* Aim of the task: Lay out the entries, starting at the line containing "Amongst the options" and ending at the last line of the entries, as a Markdown table with the columns Row and Entry line. Number each line and leave out the blank ones.

* Rows:
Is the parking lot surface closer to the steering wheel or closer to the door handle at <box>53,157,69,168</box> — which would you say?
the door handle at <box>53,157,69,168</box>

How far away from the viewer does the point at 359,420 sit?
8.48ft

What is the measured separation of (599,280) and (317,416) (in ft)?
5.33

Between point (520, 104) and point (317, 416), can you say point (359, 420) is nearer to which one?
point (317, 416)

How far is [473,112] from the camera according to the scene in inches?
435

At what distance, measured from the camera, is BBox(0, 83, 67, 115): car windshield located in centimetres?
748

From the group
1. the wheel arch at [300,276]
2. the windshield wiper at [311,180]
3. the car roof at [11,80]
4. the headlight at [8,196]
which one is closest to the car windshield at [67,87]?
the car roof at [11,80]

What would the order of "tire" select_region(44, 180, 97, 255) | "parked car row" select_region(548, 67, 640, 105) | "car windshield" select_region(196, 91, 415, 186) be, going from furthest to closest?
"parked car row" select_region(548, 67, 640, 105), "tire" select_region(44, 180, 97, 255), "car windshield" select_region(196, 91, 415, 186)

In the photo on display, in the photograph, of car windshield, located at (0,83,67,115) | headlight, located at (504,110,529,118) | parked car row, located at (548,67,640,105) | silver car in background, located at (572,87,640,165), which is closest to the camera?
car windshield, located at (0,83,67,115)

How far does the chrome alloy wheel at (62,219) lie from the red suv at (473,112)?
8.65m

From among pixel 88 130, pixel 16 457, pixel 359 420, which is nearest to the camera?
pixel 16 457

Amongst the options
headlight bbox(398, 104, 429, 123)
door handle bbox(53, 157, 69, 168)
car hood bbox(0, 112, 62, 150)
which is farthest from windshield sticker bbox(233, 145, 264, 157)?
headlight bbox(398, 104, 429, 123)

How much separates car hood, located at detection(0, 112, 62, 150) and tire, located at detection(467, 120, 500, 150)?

* Answer to the task:
| Row | Entry line |
|---|---|
| 1 | Amongst the options |
| 2 | headlight bbox(398, 104, 429, 123) |
| 3 | door handle bbox(53, 157, 69, 168) |
| 4 | car hood bbox(0, 112, 62, 150) |
| 5 | which is farthest from windshield sticker bbox(233, 145, 264, 157)? |
| 6 | headlight bbox(398, 104, 429, 123) |
| 7 | How much separates car hood, located at detection(0, 112, 62, 150) and tire, located at detection(467, 120, 500, 150)? |